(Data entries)
----

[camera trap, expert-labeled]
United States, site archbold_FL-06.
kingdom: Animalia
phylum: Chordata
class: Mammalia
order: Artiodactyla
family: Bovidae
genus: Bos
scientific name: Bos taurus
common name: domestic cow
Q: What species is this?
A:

----

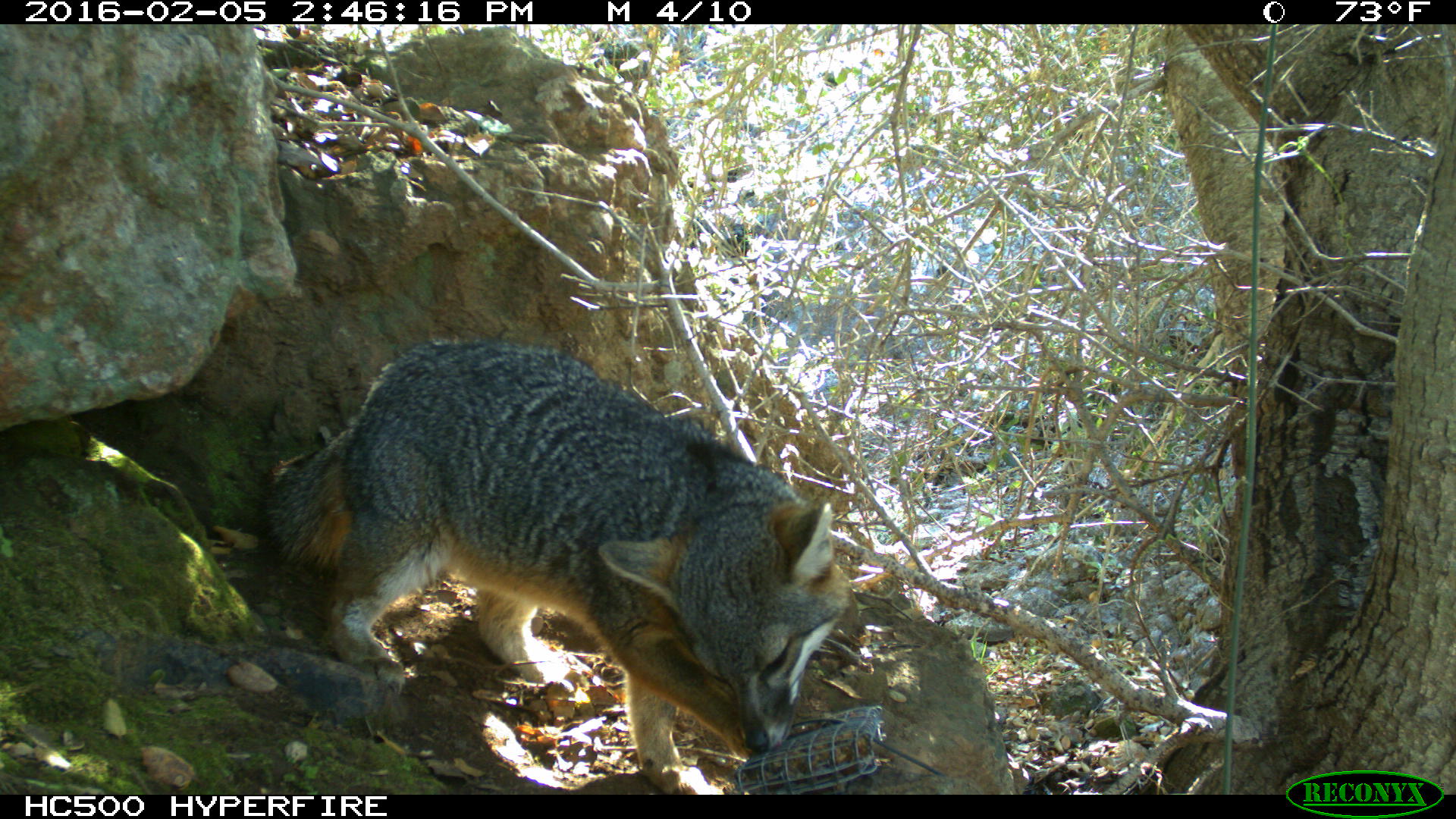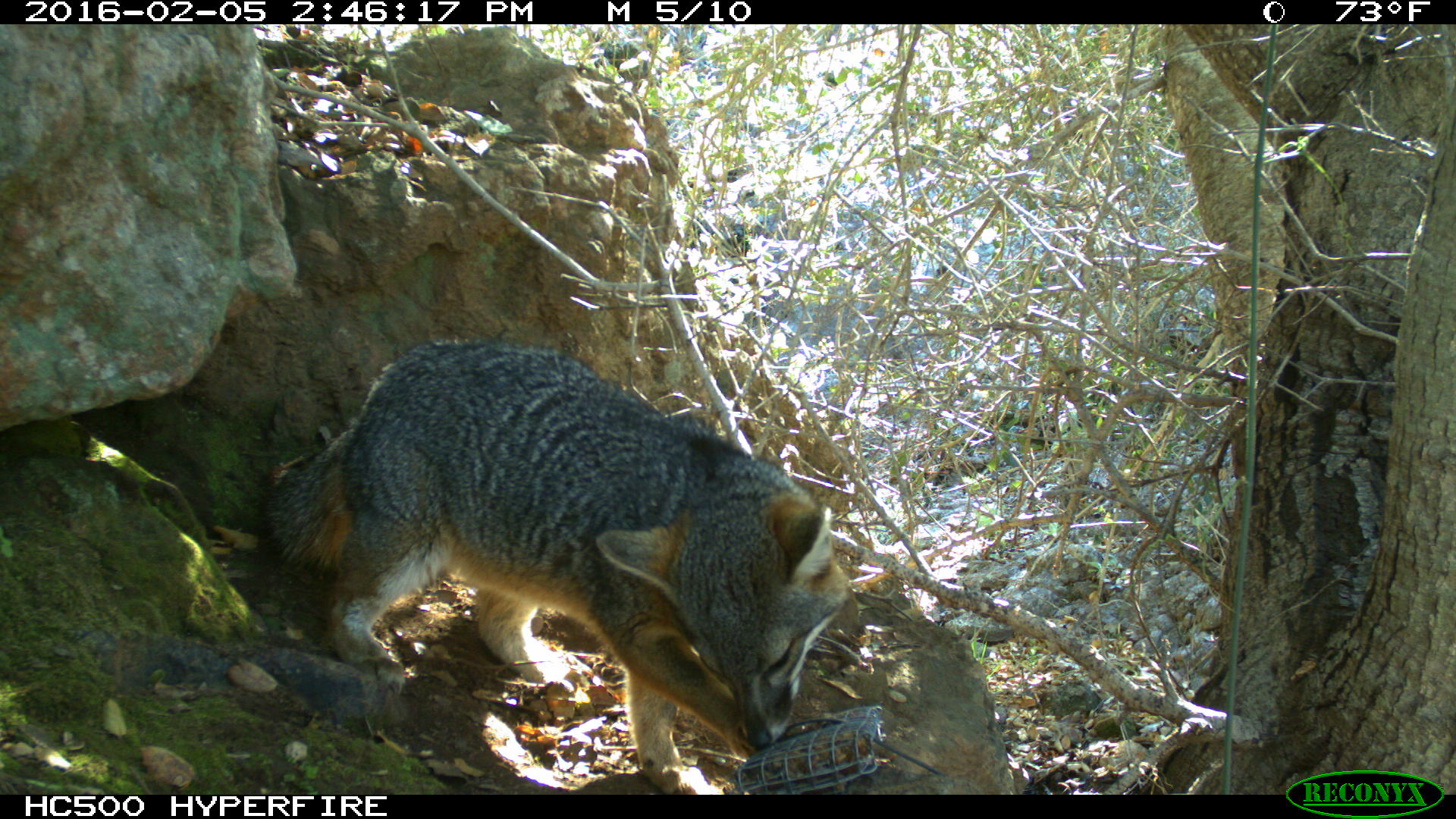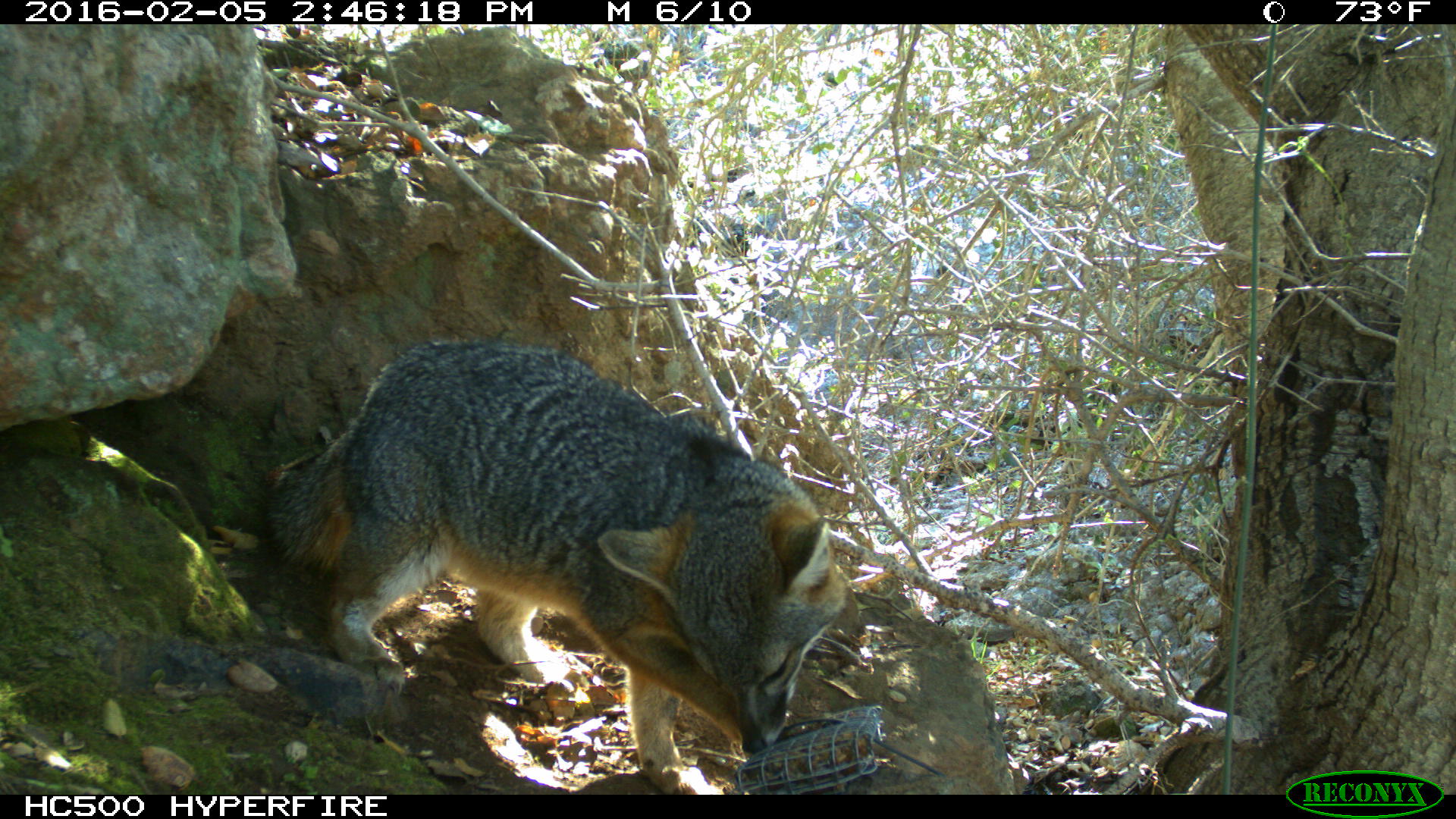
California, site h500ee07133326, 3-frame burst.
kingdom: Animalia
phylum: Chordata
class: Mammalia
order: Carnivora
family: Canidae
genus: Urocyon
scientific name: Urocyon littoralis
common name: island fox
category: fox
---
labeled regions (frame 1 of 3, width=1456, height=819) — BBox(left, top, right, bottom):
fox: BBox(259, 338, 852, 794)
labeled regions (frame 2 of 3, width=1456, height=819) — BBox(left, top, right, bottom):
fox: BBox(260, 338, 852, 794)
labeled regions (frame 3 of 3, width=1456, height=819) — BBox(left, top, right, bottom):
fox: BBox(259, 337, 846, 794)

----

Where a line of the records has the string "name", copy that line.

scientific name: Bos taurus
common name: domestic cow
scientific name: Urocyon littoralis
common name: island fox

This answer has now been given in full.